Maximize your Exchange deployment's availability

Hello all,
Several readers have asked me about replication-based recovery servers for Exchange Server. The topic is worthy of a white paper, but I attempt to address the basics here.

The goal is to provide a reliable and supportable recovery server that can mirror or copy Exchange Information Store (IS) data in realtime or near-realtime. The primary server should also be able to transparently fail over to the recovery server, and the recovery server should be able to fail back to the primary server. Exchange doesn't inherently provide this type of functionality, but several third-party solutions exist. (Be aware, though, that Microsoft provides limited support for these types of setups.) Of the available solutions, two flavors exist: server mirroring and data replication.

At the core of all the available solutions is some sort of shared storage or I/O mechanism—typically a Storage Area Network (SAN). When you're building a data replication or mirroring solution for a mission-critical application, shared storage or I/O interconnection is imperative. Also, many SAN implementations offer built-in volume or controller mirroring and cloning. This capability simplifies data replication because the SAN hardware and software already support such replication.

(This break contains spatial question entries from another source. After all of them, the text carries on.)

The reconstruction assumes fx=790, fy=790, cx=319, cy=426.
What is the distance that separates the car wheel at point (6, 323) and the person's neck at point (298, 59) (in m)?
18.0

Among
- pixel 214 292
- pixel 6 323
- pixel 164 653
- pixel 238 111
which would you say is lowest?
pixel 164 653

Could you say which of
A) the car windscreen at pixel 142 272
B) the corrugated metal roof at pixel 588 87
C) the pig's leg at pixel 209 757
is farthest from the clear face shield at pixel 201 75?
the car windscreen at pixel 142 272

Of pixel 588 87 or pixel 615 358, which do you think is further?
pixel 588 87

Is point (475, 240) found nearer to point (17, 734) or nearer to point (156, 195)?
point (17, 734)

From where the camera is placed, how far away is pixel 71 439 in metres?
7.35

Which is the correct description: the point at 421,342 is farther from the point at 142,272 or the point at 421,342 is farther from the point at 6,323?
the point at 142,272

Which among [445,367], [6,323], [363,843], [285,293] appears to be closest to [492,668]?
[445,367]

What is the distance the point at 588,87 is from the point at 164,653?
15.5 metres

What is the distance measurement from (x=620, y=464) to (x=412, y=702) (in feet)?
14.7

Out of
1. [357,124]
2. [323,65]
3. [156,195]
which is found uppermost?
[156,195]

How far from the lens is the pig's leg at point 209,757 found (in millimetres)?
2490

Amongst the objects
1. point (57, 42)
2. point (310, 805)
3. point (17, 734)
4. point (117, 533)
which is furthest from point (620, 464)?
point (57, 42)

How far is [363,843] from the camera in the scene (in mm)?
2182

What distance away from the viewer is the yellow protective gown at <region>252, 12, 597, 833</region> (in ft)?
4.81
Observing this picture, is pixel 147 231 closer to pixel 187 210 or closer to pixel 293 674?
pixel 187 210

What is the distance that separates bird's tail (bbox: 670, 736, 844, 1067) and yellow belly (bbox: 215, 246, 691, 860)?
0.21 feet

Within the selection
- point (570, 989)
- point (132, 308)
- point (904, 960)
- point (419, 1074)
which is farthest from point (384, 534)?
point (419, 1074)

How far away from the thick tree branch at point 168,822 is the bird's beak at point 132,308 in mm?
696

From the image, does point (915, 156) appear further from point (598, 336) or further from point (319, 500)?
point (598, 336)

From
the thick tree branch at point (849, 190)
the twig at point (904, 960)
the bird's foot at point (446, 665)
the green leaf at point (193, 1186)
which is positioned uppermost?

Server mirroring solutions are typically proprietary solutions that involve both hardware and software. For example, Marathon Technologies' Endurance products combine special I/O interconnection hardware with specialized software to provide a server mirror of your Exchange server. In addition to mirroring the data at an I/O level, this solution provides a completely redundant hot-backup server that's paired to a production server. Mirroring solutions are virtually lockstep fault tolerant with the production server and data and are great for small server deployments or branch-office Exchange servers that need high availability. However, such products add too much complexity for most environments with large Exchange servers that have many users and stores.

Data replication solutions that build on SAN or Network Attached Storage (NAS) implementations are more mainstream and a bit more flexible. Solutions such as EMC's Symmetrix Remote Data Facility (SRDF) or Compaq's Data Replication Manager (DRM) replicate data volumes (e.g., the transaction log volume, the database files volume) across controllers that can be across the room or across town. From the perspective of Exchange and the Extensible Storage Engine (ESE)/Joint Engine Technology (JET) database engine, data replication from the Exchange server to the redundant data set is transparent. The key to successful implementation of this solution lies in tuning the I/O replication operations according to the physical distance between redundant data sets and the response time that Exchange requires. Data replication solutions also typically support either synchronous or asynchronous I/Os; choose either, depending on factors such as replication distance, I/O load, and application requirements. As you might guess, Exchange is rather sensitive to I/O problems, so you must ensure that your implementation is well tested and well tuned. Otherwise, your high-availability solution will increase downtime instead of decreasing it.

You can also implement other measures (with or without a data replication solution) to provide more rapid disaster recovery for your Exchange servers. For example, if you use a SAN, you can deploy a Redundant Array of Independent Servers (RAIS)—spare servers that you attach to the shared storage and boot from the SAN in the event that a production server or IS fails.

In building a recovery solution, you need to target the area of Exchange that causes the most downtime in your environment. If you want to protect your Exchange servers and data and can justify the cost of server mirroring or data replication solutions, you can maximize your Exchange deployment's availability.

Until the next time,
Jerry Cochran, News Editor, exadmin@winnetmag.com